Exercise aim = In the records below, find the line with "class: Reptilia" and the line with "A: Sceloporus species"; return exactly those lines and every line between them.

[Raw data Boundary: Start]

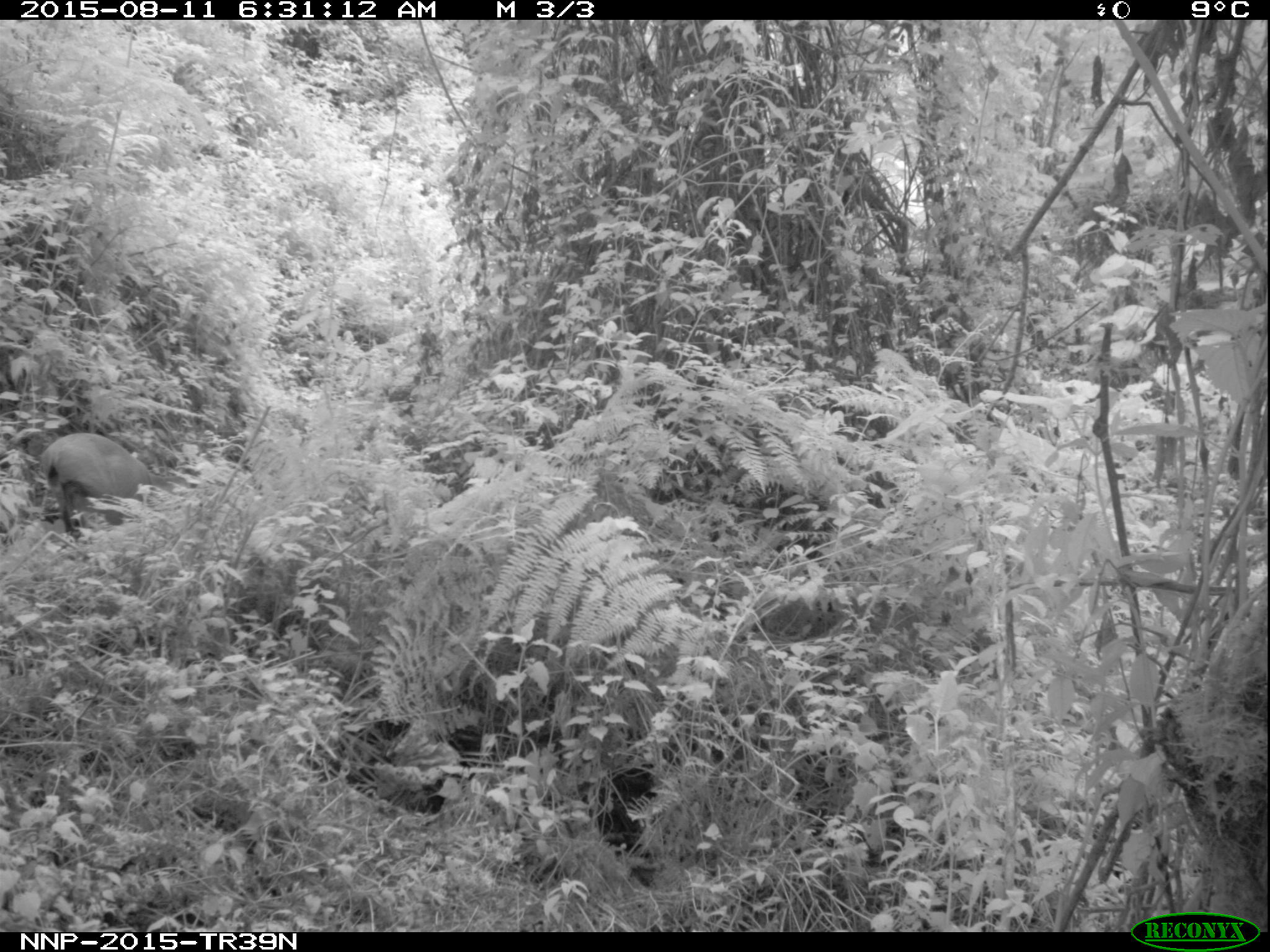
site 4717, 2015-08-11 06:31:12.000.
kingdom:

[Raw data Boundary: End]
[Raw data Boundary: Start]

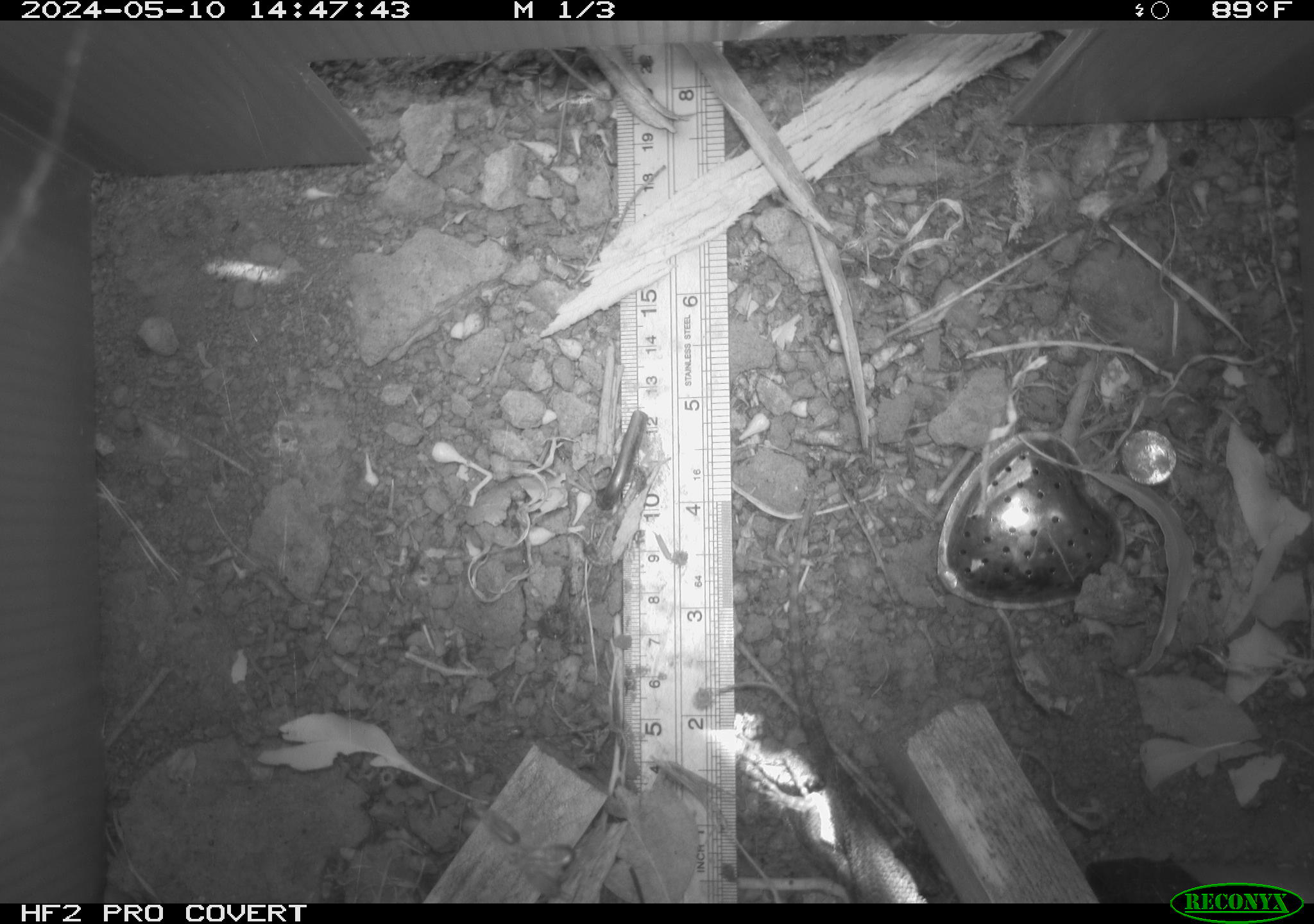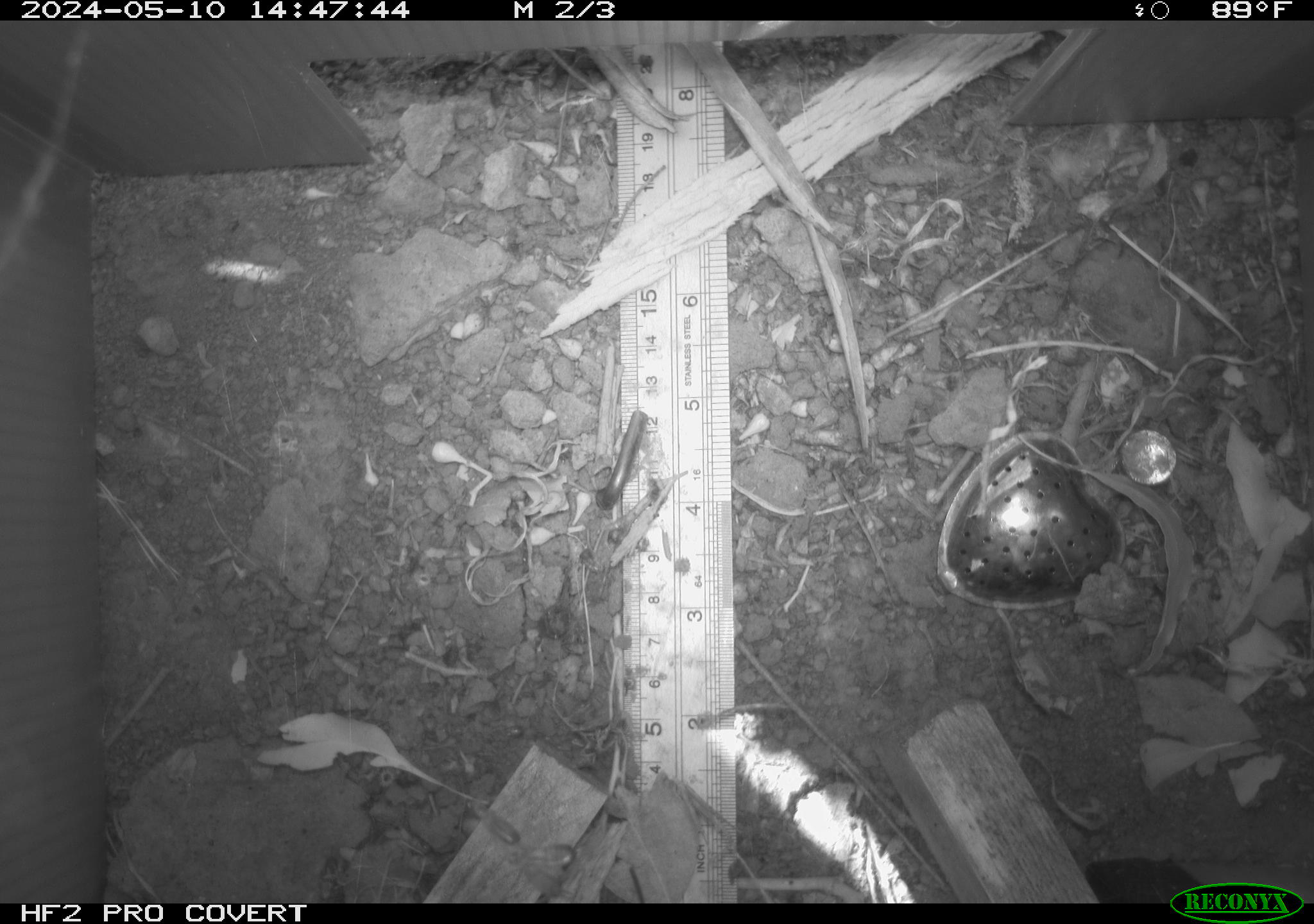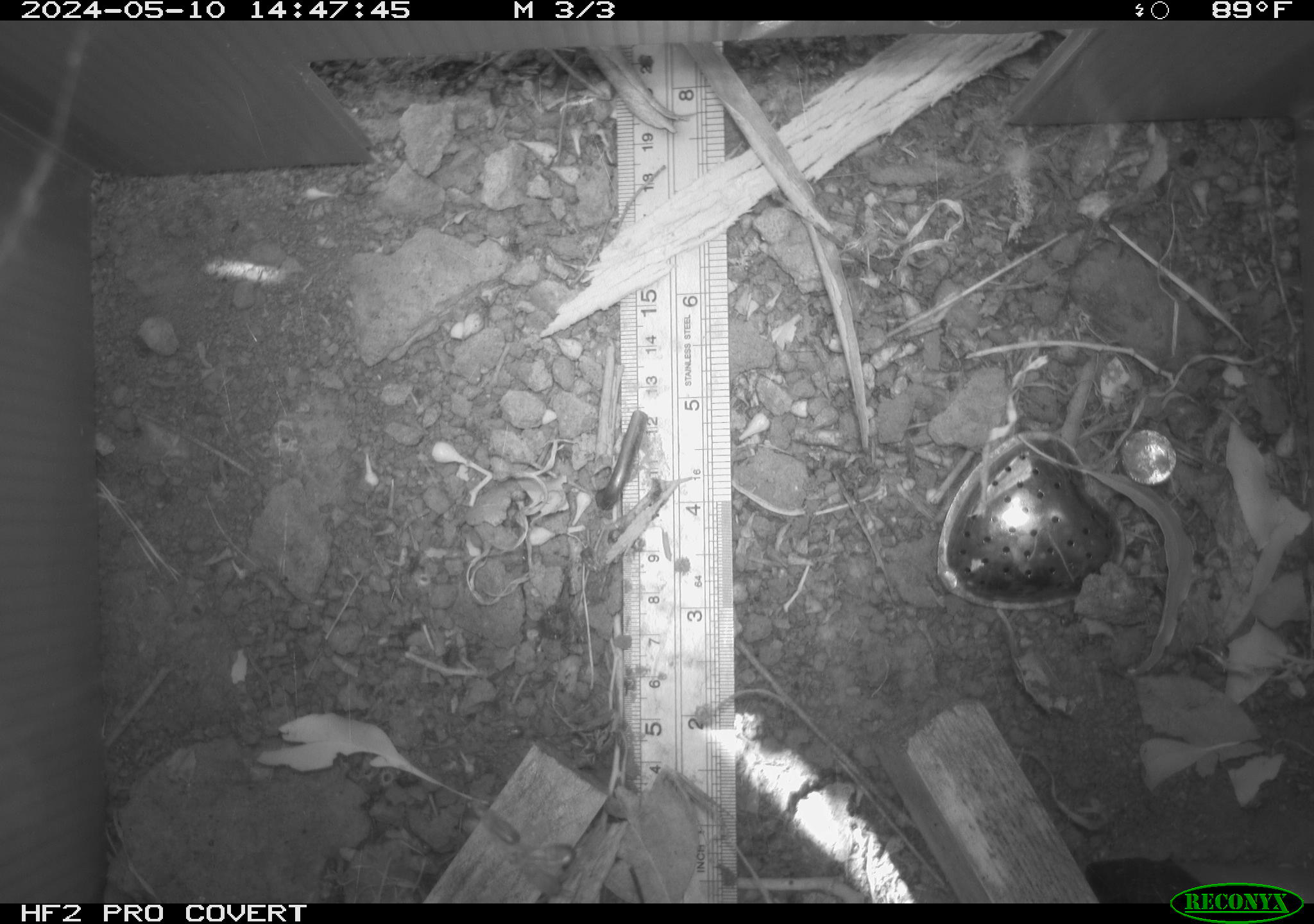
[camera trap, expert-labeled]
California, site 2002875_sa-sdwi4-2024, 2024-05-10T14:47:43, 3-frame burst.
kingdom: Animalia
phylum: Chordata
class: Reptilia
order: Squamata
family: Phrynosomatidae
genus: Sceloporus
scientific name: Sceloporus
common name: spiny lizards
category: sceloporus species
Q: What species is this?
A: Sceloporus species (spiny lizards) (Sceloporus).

[Raw data Boundary: End]
[Raw data Boundary: Start]

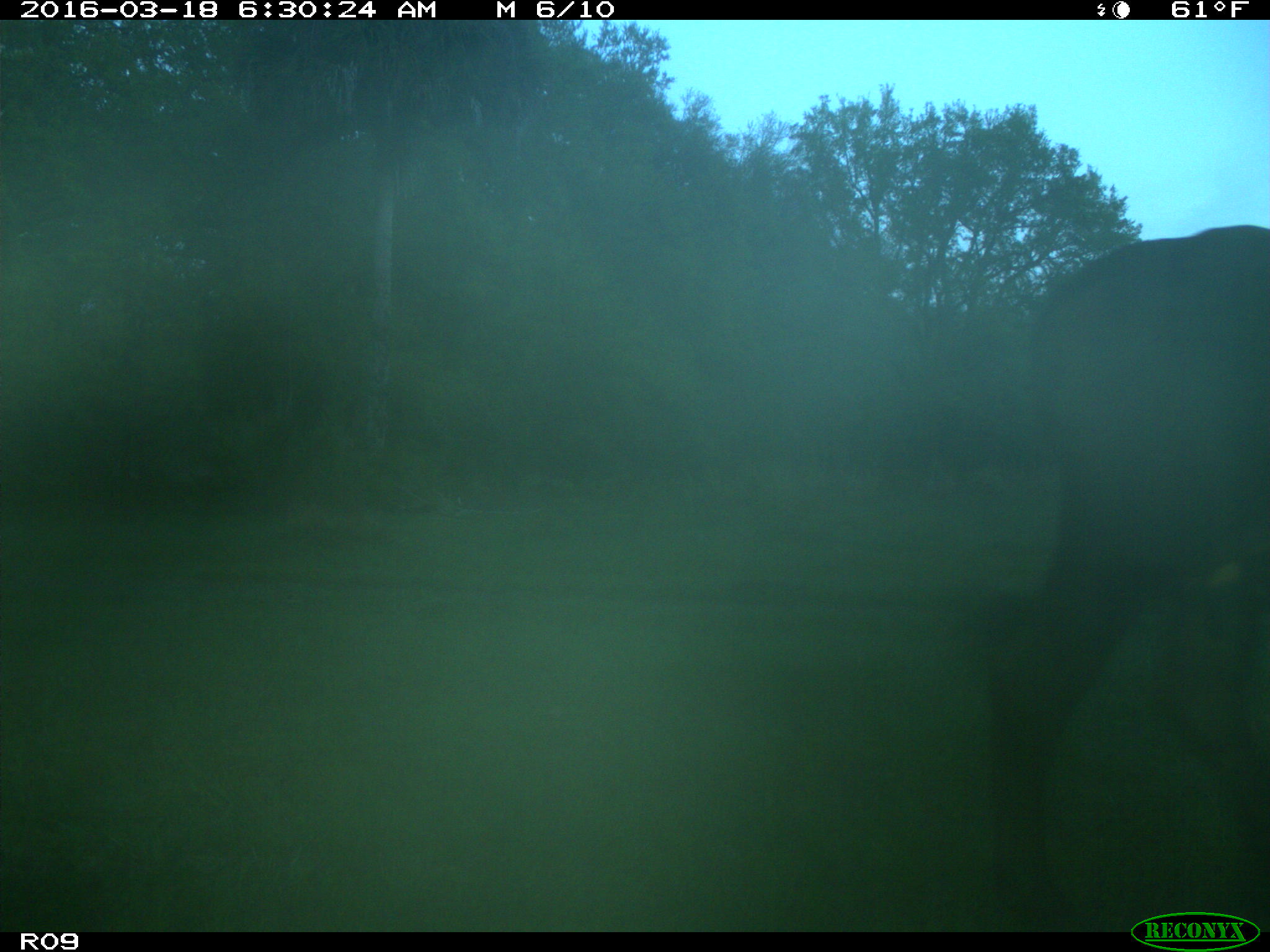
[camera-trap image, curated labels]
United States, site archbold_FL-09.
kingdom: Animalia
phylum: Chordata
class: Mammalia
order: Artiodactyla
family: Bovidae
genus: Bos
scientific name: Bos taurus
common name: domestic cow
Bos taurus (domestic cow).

[Raw data Boundary: End]

Solution for this problem =
class: Reptilia
order: Squamata
family: Phrynosomatidae
genus: Sceloporus
scientific name: Sceloporus
common name: spiny lizards
category: sceloporus species
Q: What species is this?
A: Sceloporus species (spiny lizards) (Sceloporus).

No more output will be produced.